• EXERCISE AIM:
Rewrite every one of the lines below, changing "battlement" to "parapet" and keeping everything else the same. Leave out the pictures.

(Spatial questions linked to pictures)
--- START ---
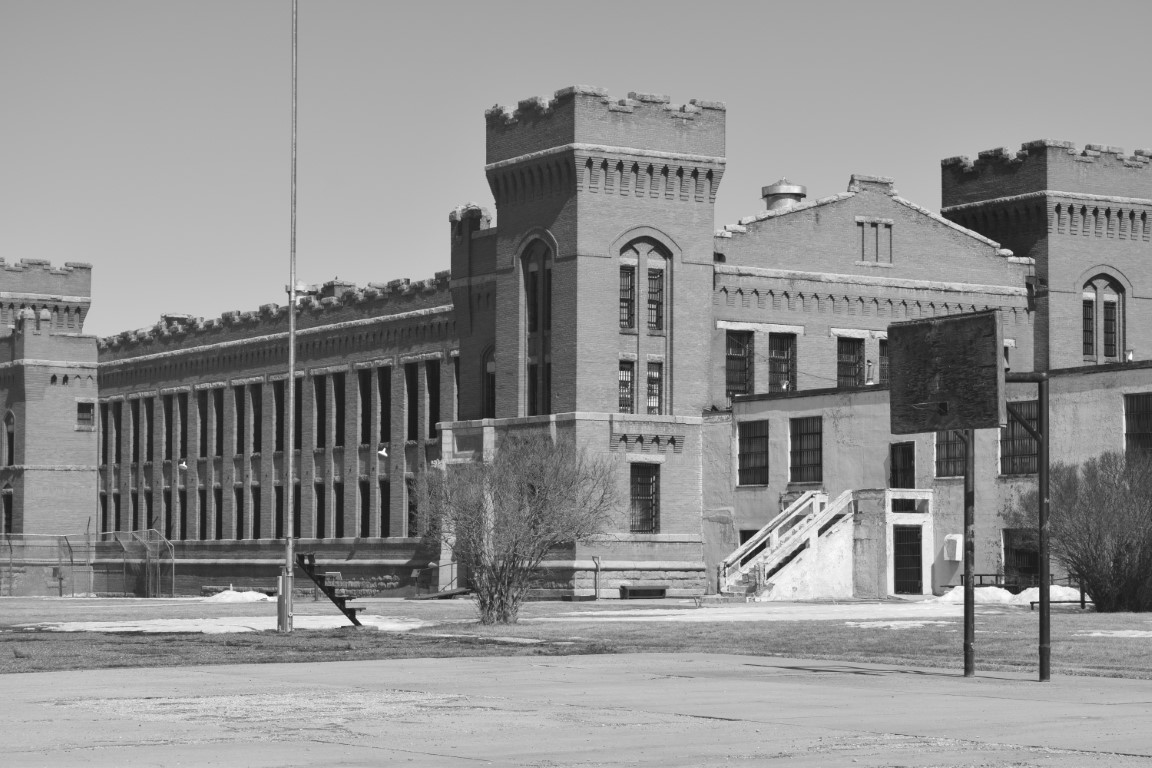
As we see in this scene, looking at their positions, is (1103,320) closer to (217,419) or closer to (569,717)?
(217,419)

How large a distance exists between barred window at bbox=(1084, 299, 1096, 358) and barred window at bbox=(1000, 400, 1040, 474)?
588 inches

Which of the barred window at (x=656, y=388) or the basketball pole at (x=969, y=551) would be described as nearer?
the basketball pole at (x=969, y=551)

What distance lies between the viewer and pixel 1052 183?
67000mm

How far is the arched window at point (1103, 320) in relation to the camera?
68.0 metres

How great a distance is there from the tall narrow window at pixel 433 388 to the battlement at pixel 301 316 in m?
2.07

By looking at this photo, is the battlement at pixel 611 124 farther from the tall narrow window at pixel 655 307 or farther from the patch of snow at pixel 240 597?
the patch of snow at pixel 240 597

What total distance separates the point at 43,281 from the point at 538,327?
3960 cm

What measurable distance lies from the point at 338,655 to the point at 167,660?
247 centimetres

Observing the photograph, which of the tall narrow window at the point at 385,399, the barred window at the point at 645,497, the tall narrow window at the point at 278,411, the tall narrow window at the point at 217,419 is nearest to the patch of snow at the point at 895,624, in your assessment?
the barred window at the point at 645,497

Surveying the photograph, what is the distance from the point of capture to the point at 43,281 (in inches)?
3632

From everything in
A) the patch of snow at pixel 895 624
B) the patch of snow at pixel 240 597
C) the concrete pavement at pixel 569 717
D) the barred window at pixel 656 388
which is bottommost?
the patch of snow at pixel 240 597

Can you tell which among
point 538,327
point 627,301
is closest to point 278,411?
point 538,327

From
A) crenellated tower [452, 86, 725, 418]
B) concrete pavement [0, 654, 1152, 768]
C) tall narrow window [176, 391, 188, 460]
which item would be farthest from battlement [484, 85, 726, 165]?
concrete pavement [0, 654, 1152, 768]

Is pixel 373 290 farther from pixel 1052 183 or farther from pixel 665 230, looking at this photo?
--- END ---
• CORRECT OUTPUT:
As we see in this scene, looking at their positions, is (1103,320) closer to (217,419) or closer to (569,717)?
(217,419)

How large a distance exists between barred window at bbox=(1084, 299, 1096, 358) and barred window at bbox=(1000, 400, 1040, 474)?
588 inches

Which of the barred window at (x=656, y=388) or the basketball pole at (x=969, y=551) would be described as nearer?
the basketball pole at (x=969, y=551)

What distance lies between the viewer and pixel 1052 183?
67000mm

How far is the arched window at point (1103, 320) in relation to the camera?
68.0 metres

How great a distance is there from the tall narrow window at pixel 433 388 to the parapet at pixel 301 316 in m?
2.07

By looking at this photo, is the parapet at pixel 611 124 farther from the tall narrow window at pixel 655 307 or farther from the patch of snow at pixel 240 597?
the patch of snow at pixel 240 597

What total distance separates the point at 43,281 from the point at 538,327?
3960 cm

What measurable distance lies from the point at 338,655 to the point at 167,660?
247 centimetres

Observing the photograph, which of the tall narrow window at the point at 385,399, the barred window at the point at 645,497, the tall narrow window at the point at 278,411, the tall narrow window at the point at 217,419 is nearest to the patch of snow at the point at 895,624, in your assessment?
the barred window at the point at 645,497

Surveying the photograph, what is the distance from the point of capture to the point at 43,281 (in inches)?
3632

From everything in
A) the patch of snow at pixel 895 624
B) the patch of snow at pixel 240 597
C) the concrete pavement at pixel 569 717
D) the barred window at pixel 656 388
which is bottommost?
the patch of snow at pixel 240 597

Can you tell which among
point 538,327
point 627,301
is closest to point 278,411?
point 538,327

From
A) crenellated tower [452, 86, 725, 418]
B) concrete pavement [0, 654, 1152, 768]
C) tall narrow window [176, 391, 188, 460]
which item would be farthest from parapet [484, 85, 726, 165]?
concrete pavement [0, 654, 1152, 768]

Is pixel 373 290 farther from pixel 1052 183 or farther from pixel 665 230, looking at this photo?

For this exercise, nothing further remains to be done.